D’autre part, ça serait superflu de mentionner le poids économique de la Chine en tant que le partenaire privilégié de l’UE. Les efforts de l’UE des dix dernières années visaient d’établir un dialogue continu, y compris les négociations économiques mais aussi un sort de monitoring sur la situation avec les droits de l’homme. Malgré les multiples interventions du Parlement européen condamnant les violations des droits de l’homme en Chine, il est évident que l’influence européenne est encore très limitée sur ce sujet.
Boycott des Jeux ? Les pro et les contre.
La pression de la part de l’opinion publique pour un geste symbolique contre le Gouvernement chinois est assez forte. Après les démonstrations qui ont eu lieu à Paris lors du passage de la Flamme Olympique, le président Sarkozy a évalué l’option d’abstention à la Cérémonie d’ouverture comme étant possible. L’impact d’une telle décision pourrait être d’autant plus important que la France présidera l’UE pendant les JO de Pékin. Le problème est que toute action unilatérale de la part d’un état membre servirait à démontrer encore une fois l’incapacité de l’UE de s’exprimer d’une manière cohérente sur sa politique étrangère.
Pendant sa visite en Chine le 25 avril, le Président de la Commission européenne José Manuel Barroso a rassuré le Premier Ministre Chinois Wen Jiabao que le boycotte ne serait pas promu collectivement par l’UE. Deuxièmement, même si un boycotte Européen serait envisageable il n’est pas sûr que ça serait la meilleure stratégie. La Chine, quoi qu’on en dise, n’est pas la Corée du Nord : ce n’est pas un acteur mineur de la communauté internationale, et surtout ce n’est pas un qui pourrait être intimidé par une politique « dénonciation et blâme (discréditation – je ne suis pas sûr) », ou qui pourrait être condamné à une isolation économique et politique. C’est claire que le Gouvernement chinois n’est pas particulièrement disposé aujourd’hui de se montrer faible devant sa propre opinion publique, et n’acceptera pas facilement une leçon de bonnes manières de la part de ses partenaires européens. Une humiliation des sentiments nationaux n’est jamais une bonne stratégie dans la diplomatie internationale.
Les manifestations qui ont suivi après les événements au Tibet représentent un signal fort de la conscience des européens par rapport aux respect des droits de l’homme : rien dans cet article ne devrait être perçu comme critique de l’exercice positif de la démocratie. Ce qui est très regrettable c’est l’absence d’une structure politique au sein de l’UE capable d’exercer un pouvoir de négociation à long terme sur la scène internationale. Malheureusement, pour l’instant il n’y a pas d’intervention de dernière minute ou une action symbolique qui pourrait se substituer à une stratégie stable et bien –réfléchie à long terme.

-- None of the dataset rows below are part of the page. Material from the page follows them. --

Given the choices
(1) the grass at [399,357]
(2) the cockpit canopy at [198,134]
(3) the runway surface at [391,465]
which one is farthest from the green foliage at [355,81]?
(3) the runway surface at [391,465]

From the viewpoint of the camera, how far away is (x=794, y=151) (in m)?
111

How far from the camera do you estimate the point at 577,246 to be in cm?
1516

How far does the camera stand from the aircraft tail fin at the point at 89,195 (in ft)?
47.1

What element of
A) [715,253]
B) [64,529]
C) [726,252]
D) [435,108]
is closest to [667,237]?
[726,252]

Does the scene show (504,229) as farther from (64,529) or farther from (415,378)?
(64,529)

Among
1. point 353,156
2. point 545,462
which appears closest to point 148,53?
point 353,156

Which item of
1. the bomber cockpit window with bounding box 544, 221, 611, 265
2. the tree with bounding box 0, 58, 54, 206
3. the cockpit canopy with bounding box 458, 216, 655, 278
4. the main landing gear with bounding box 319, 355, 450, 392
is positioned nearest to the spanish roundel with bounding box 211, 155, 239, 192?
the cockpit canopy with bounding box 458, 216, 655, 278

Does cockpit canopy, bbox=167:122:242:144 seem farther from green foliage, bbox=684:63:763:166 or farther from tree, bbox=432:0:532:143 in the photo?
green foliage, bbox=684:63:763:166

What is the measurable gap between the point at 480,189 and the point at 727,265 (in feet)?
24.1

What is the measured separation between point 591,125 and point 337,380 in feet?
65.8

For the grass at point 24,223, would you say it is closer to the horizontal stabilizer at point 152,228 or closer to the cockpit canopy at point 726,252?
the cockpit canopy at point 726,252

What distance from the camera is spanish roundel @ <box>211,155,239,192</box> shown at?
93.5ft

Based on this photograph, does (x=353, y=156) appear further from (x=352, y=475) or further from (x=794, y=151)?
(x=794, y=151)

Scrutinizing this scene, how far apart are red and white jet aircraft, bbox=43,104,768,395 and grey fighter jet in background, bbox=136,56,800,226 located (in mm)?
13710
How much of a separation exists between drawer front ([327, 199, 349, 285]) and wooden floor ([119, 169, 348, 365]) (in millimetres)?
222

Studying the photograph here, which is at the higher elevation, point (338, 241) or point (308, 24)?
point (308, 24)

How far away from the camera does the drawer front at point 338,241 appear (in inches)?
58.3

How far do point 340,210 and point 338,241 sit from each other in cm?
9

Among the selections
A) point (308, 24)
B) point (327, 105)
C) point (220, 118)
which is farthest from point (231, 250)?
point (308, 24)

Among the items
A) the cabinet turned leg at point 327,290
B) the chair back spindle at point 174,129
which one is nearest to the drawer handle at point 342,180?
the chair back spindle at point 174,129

Dans un monde idéal une UE forte pourrait appliquer une influence discrète, mais continue sur le Gouvernement chinois, en négociant des améliorations dans le domaine des droits de l’homme et de libertés fondamentales avec les moyens diplomatiques. Mais soyons francs avec nous-même : politiquement, l’UE n’est pas une superpuissance, et elle ne ferait peur même aux pays plus petits que la Chine. Dans ce monde, l’issue le plus probable c’est la frustration.